**PROBLEM REQUIREMENTS**
Search the data below for "healing"; list each line that holds it.

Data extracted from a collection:
= = = = = = =

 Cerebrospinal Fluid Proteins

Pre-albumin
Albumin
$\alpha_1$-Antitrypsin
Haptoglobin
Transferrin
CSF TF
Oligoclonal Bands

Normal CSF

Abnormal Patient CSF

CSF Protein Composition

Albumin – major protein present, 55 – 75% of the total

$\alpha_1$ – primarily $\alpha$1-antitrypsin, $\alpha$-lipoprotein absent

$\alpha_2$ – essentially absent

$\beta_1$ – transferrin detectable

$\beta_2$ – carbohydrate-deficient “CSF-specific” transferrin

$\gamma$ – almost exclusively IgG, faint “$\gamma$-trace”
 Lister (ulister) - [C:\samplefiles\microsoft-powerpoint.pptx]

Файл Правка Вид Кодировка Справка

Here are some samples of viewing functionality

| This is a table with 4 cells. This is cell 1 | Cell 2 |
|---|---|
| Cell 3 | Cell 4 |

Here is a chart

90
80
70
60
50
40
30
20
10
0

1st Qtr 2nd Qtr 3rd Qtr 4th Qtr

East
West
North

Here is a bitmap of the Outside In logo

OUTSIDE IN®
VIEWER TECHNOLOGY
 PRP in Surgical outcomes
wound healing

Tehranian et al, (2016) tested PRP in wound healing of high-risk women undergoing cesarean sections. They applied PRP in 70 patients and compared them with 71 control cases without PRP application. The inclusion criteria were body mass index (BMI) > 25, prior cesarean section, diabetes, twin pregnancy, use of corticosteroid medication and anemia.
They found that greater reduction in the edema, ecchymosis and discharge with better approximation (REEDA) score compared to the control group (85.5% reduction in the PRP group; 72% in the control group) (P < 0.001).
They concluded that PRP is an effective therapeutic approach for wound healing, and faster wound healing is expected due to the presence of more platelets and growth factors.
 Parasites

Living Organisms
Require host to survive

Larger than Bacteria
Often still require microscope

= = = = = = =

**TASK RESULT**
wound healing
Tehranian et al, (2016) tested PRP in wound healing of high-risk women undergoing cesarean sections. They applied PRP in 70 patients and compared them with 71 control cases without PRP application. The inclusion criteria were body mass index (BMI) > 25, prior cesarean section, diabetes, twin pregnancy, use of corticosteroid medication and anemia.
They concluded that PRP is an effective therapeutic approach for wound healing, and faster wound healing is expected due to the presence of more platelets and growth factors.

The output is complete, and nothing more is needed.